ARTICLE:
"""
Publié le 1 avril 2021 à 6h41 - Dernière mise à jour le 31 octobre 2022 à 15h45
Mi-mars, la salle des sessions de la chambre d’agriculture à Digne-les- Bains semblait revivre après des mois de confinement puisqu’une vingtaine de participants étaient présents dans le plus strict respect des règles sanitaires. Une atmosphère particulière se dégageait de cette assemblée qui appréciait de renouer avec « le monde d’avant », tandis que les autres suivaient la réunion en visioconférence.
Étaient également présentes La préfète Violaine Démaret et la nouvelle Directrice départementale des territoires Catherine Gaildraud. Comme le veut la tradition la réunion a été ouverte par le président Frédéric Esmiol, qui a débuté son allocution avec un hommage à Francis Solda, lui dédiant cette session. Le président a enchaîné en abordant la question de l’annulation du Salon international de l’agriculture (SIA). «Nous avons décidé en lien avec le réseau Bienvenue à la ferme de diffuser le message suivant : le SIA est fermé, mais les fermes restent ouvertes, pour inviter le grand public à venir nous rencontrer», annonçait-il.
La rentabilité, une nécessité
Il s’est également félicité du dialogue renoué avec les consommateurs et évoque un nouveau cycle dans lequel l’agriculture entre avec une nécessité de se réinventer pour répondre aux grands enjeux sociétaux sans oublier d’être rentable pour assurer sa pérennité. «On ne peut pas s’adapter, faire évoluer ses pratiques, envisager de nouvelles productions. On ne peut pas investir, si on ne réalise pas de profits, insiste-t-il. Quelles que soient la nature des activités, les caractéristiques des exploitations, leur localisation, elles doivent dégager des profits. Je suis convaincu, dans cette période de transition que notre chambre d’agriculture a un rôle essentiel à jouer. Elle doit être capable d’accompagner toutes les exploitations dans cette réflexion.» Il assure encore: «Si nous voulons vraiment répondre à cet enjeu économique primordial, en tenant compte du changement climatique, de la concurrence étrangère et des attentes des consommateurs, nous devons profondément modifier le mode de fonctionnement de nos exploitations ». Il a ensuite déploré la volatilité des prix puis les charges de production toujours plus élevées qui favorisent la concurrence, les lourdeurs administratives et les règles fiscales décourageantes. Il conclut cependant son intervention sur un message d’espoir : « S’il est une chose dont je suis certain, c’est notre passion pour notre métier et c’est forts de cette passion que nous devons inventer l’agriculture de demain».
"""
QUESTION ÉCRITE 1: Dans l'article, qui a ouvert la réunion de la chambre d'agriculture ?
QUESTION ÉCRITE 2: Recopiez tout ce qui figure dans l'article depuis « Publié le 1 » jusqu'à « réunion en visioconférence. ».
QUESTION ÉCRITE 3: Reprenez l'article sur la session de la chambre d'agriculture de Digne-les-Bains à partir de l'endroit où il s'arrête.

Données tirées d'une collection:
"""
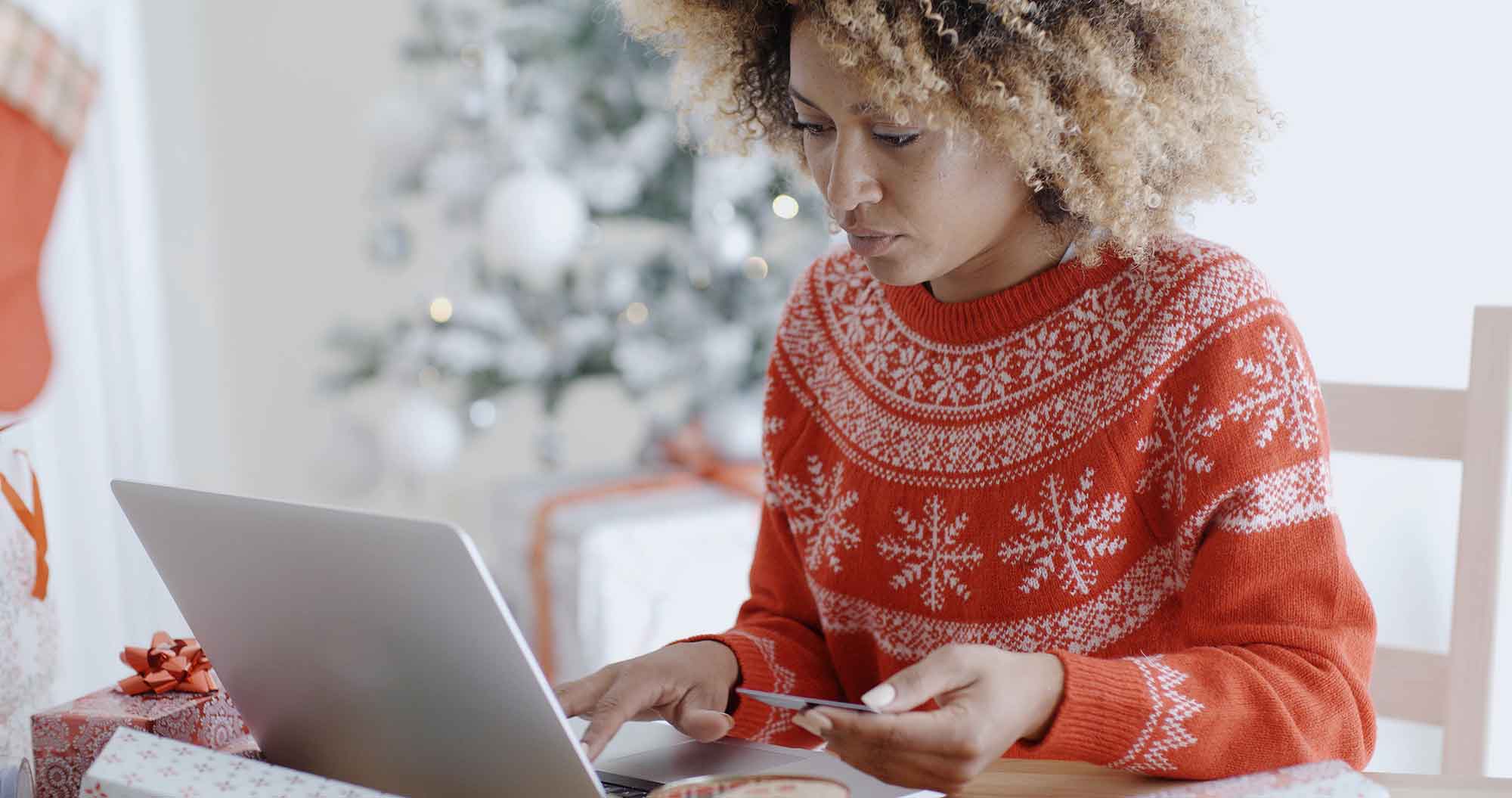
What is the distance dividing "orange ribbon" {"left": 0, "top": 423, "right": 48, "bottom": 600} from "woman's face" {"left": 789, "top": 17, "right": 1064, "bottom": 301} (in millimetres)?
543

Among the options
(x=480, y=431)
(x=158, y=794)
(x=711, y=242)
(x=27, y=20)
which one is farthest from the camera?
(x=480, y=431)

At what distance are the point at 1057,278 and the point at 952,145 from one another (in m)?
0.15

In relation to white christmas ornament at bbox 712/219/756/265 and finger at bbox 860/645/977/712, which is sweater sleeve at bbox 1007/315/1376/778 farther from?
white christmas ornament at bbox 712/219/756/265

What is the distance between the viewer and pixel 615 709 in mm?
897

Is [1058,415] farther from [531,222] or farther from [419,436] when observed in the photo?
[419,436]

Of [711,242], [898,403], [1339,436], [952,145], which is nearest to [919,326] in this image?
[898,403]

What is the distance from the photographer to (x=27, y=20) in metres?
1.88

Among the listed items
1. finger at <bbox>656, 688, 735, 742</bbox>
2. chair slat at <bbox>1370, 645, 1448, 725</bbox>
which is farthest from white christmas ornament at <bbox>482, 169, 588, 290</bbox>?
chair slat at <bbox>1370, 645, 1448, 725</bbox>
"""
RÉPONSE ÉCRITE 1: Le président Frédéric Esmiol.

RÉPONSE ÉCRITE 2:
Publié le 1 avril 2021 à 6h41 - Dernière mise à jour le 31 octobre 2022 à 15h45
Mi-mars, la salle des sessions de la chambre d’agriculture à Digne-les- Bains semblait revivre après des mois de confinement puisqu’une vingtaine de participants étaient présents dans le plus strict respect des règles sanitaires. Une atmosphère particulière se dégageait de cette assemblée qui appréciait de renouer avec « le monde d’avant », tandis que les autres suivaient la réunion en visioconférence.

RÉPONSE ÉCRITE 3:
La parole a ensuite été donnée à Patrick Grunberg, l’agent comptable qui a présenté les comptes financiers 2020 qui affichent un excédent de 1 121,37 € et dénotent d’une bonne santé financière de l’organisme consulaire avec «une bonne appréhension et une bonne anticipation» de sa part. Frédéric Esmiol a rendu hommage à Noël Piton dont c’est la dernière session en tant que salarié de la Chambre puisqu’il prend sa retraite dans quelques jours. Celui-ci, avant son départ, a fait une présentation sur le partage de l’eau et les enjeux agricoles. Les questions d’actualité étaient assez nombreuses et ont concerné : l’emploi et le logement des saisonniers, le schéma régional des structures ; l’installation, le photovoltaïque, la forêt, le plan de relance mais aussi le loup évidemment, le plan d’action sécheresse, la cartographie des cours d’eau, l’indemnisation des dégâts de gibiers, la certification HVE, la PAC et enfin les zones de non- traitement.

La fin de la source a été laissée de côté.